What You’ll Do
Integrate hosted LLM APIs (e.g. OpenAI, Anthropic) + custom models to support intelligent in-product behavior.
Build and fine-tune transformer models using PyTorch, HuggingFace
Design and deploy retrieval-augmented generation (RAG) pipelines with vector databases (e.g., pgvector) and graph-based reasoning (e.g., Neo4j).
Develop scalable inference systems using vLLM, speculative decoding, and optimized serving techniques.
Build modular, production-grade pipelines for training, evaluation, and deployment.
Collaborate closely with product, design, and full-stack teams to ship features that bring AI to end users.
Own infrastructure around Docker, Cloud Run, and GCP, ensuring speed, reliability, and observability.
What You Bring
Strong Python engineering background with clean, tested, and maintainable code.
Proven experience building with transformer-based models, including custom training and fine-tuning.
Deep familiarity with HuggingFace, PyTorch, tokenization, and evaluation frameworks.

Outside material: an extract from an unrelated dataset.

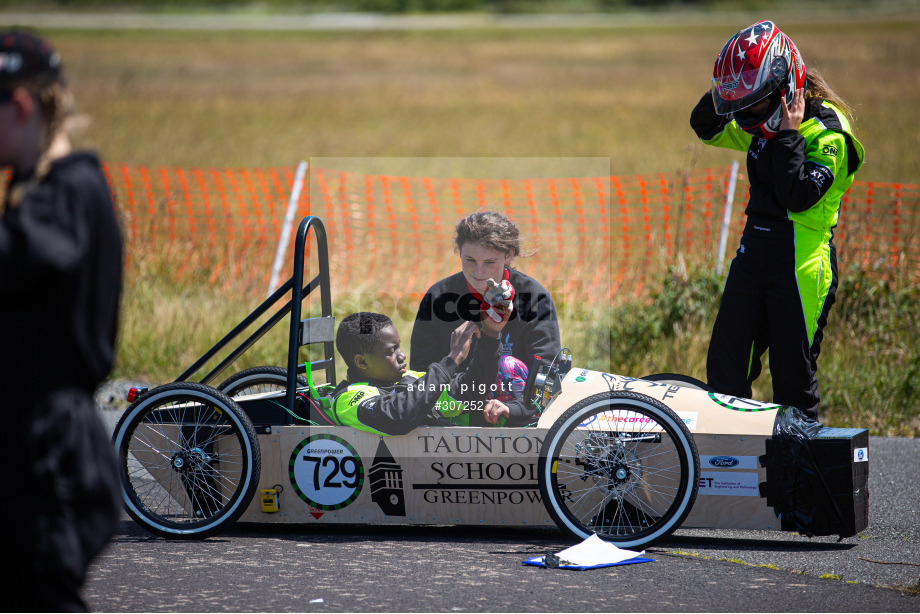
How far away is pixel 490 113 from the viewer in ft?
102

Experience integrating and orchestrating LLM APIs (OpenAI, Anthropic) into user-facing products.
Understanding of semantic search, vector storage (FAISS, pgvector), and hybrid symbolic-neural approaches.
Experience designing or consuming graph-based knowledge systems (e.g., Neo4j, property graphs).
Ability to build and debug scalable training and inference systems.
Bonus Points For
Hands-on experience with Docker and production deployment on Google Cloud (GKE, Cloud Run).
Experience with RLHF, reward models, or reinforcement learning for LLM alignment.
Knowledge of document understanding, OCR, or structured PDF parsing.
Exposure to monitoring and observability tools (e.g., Prometheus, Grafana, OpenTelemetry).
Background in linguistics, semantics, or computational reasoning.